Escribir
es defender la soledad en que se está; es una acción que sólo brota
desde un aislamiento efectivo, pero desde un aislamiento comunicable, en
que, precisamente, por la lejanía de toda cosa concreta se hace posible
un descubrimiento de relaciones entre ellas.
Pero
es una soledad que necesita ser defendida, que es lo mismo que
necesitar de justificación. El escritor defiende su soledad, mostrando
lo que en ella y únicamente en ella, encuentra.
Habiendo
un hablar, ¿por qué el escribir? Pero lo inmediato, lo que brota de
nuestra espontaneidad, es algo de lo que íntegramente no nos hacemos
responsables, porque no brota de la totalidad íntegra de nuestra
persona; es una reaccion siempre urgente, apremiante.

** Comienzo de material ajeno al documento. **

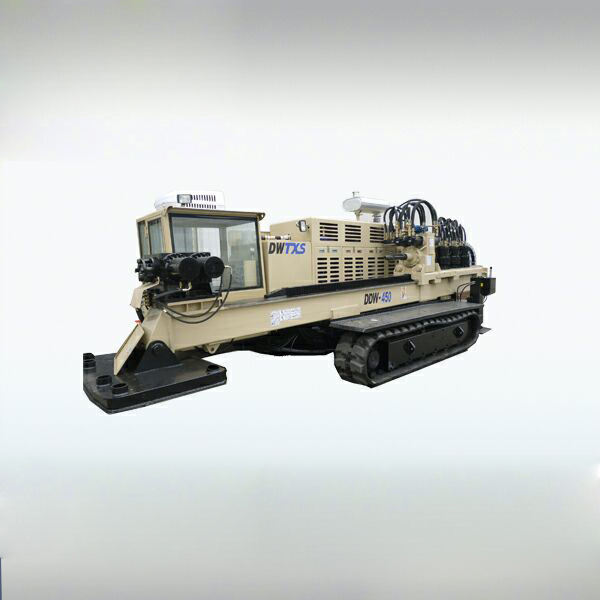 50噸設備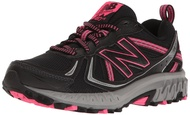 New Balance Women's WT410v5 Cushioning Trail Running Shoe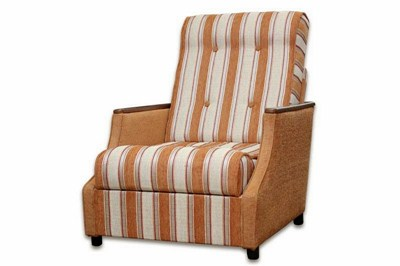 Малютка, кресло-кровать
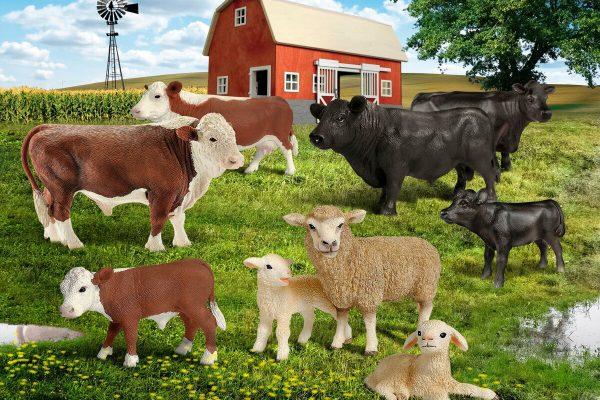 Каких сельхозживотных больше всего в России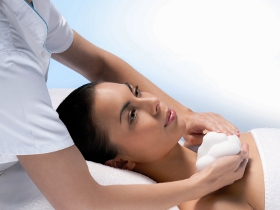 Aqua Day Spa at Sheraton Noosa Resort and Spa - Accommodation Airlie Beach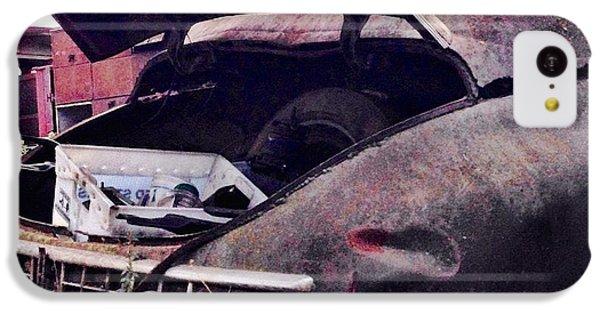 Old Car IPhone 5c Case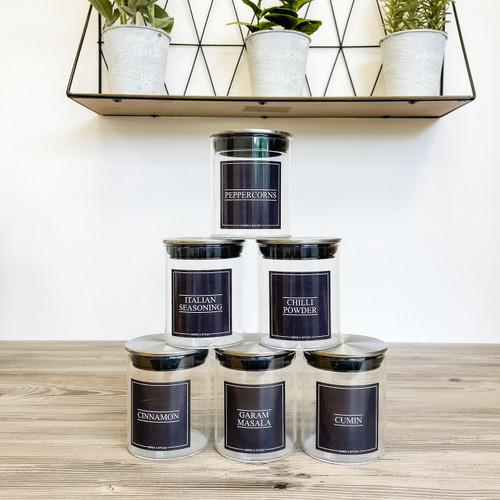 Minimal Stainless Spice Jars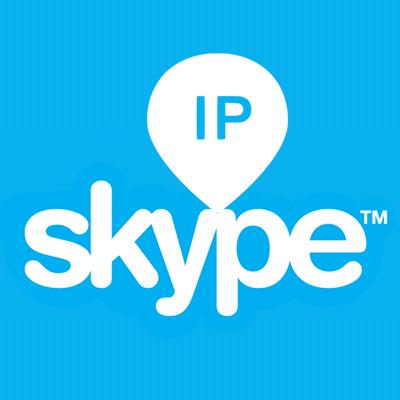skype resolver s resolver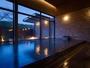 大浴場|加藤清正公が汗疹を治したと伝えられる源泉掛け流し100%の良質天然いで湯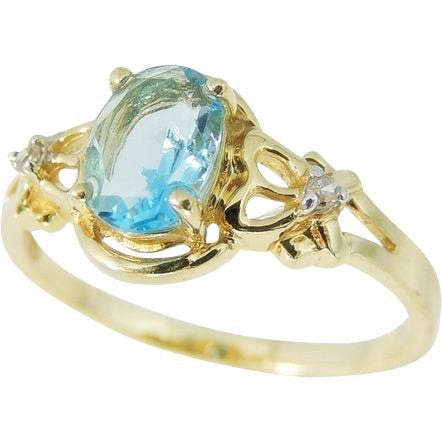 Swiss Blue Topaz Ring 14k Gold Diamond Accents
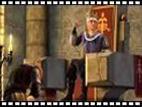 模拟人生:中世纪(The Sims Medieval)-游戏视频一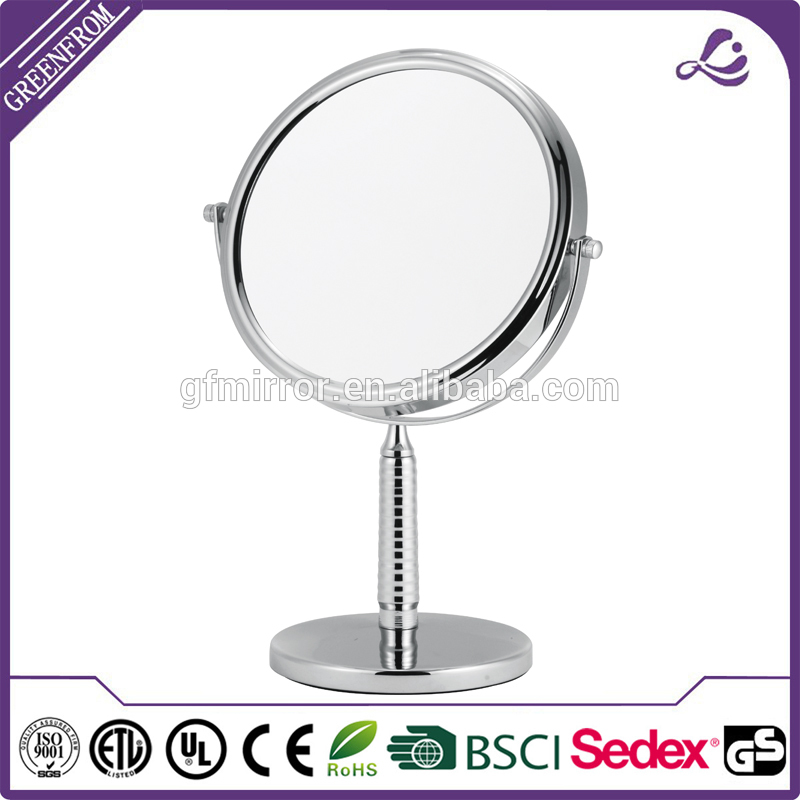 Good quality cheap plastic toy makeup mirror set with low price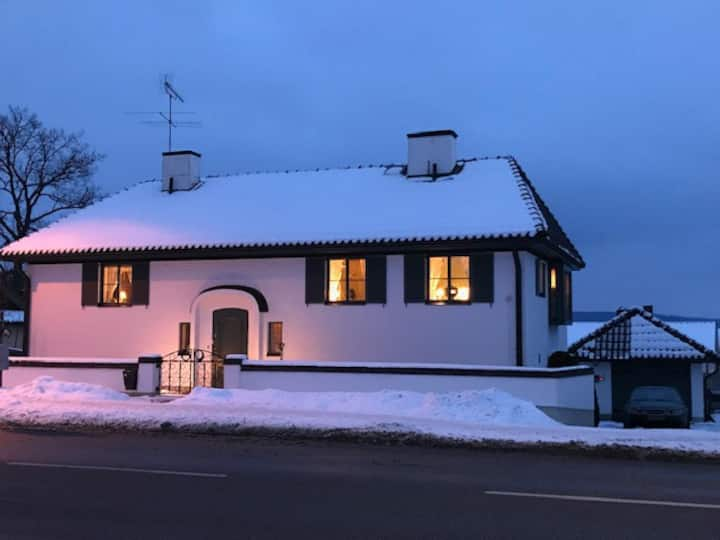 Wonderful villa in Sigtuna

Hablamos porque
algo nos apremia y el apremio llega de fuera, de una trampa en que las
circunstancias pretenden cazarnos, y la palabra nos libra de ella. Por
la palabra nos hacemos libres, libres del momento, de la circunstancia
asediante e instantánea. Pero la palabra no nos recoge, ni, por tanto,
nos crea y, por el contrario, el mucho uso de ella produce siempre una
disgregación; vencemos por la palabra al momento y luego somos vencidos
por él, por la sucesión de ellos que van llevándose nuestro ataque sin
dejarnos responder. Es una continua victoria que, al fm, se transmuta en
derrota.
Y
de esa derrota, derrota íntima, humana, no de un hombre particular,
sino del ser humano, nace la exigencia de escribir. Se escribe para
reconquistar la derrota sufrida siempre que hemos hablado largamente.
Y
la victoria sólo puede darse allí donde ha sido sufrida la derrota, en
las mismas palabras. Estas mismas palabras tendrán ahora, en el
escribir, distinta función; no estarán al servicio del momento opresor;
ya no servirán para justiftcarnos ante el ataque de lo momentáneo, sino
que, partiendo del centro de nuestro ser en recogimiento, irán a
defendernos ante la totalidad de los momentos, ante la totalidad de las
circunstancias, ante la vida íntegra.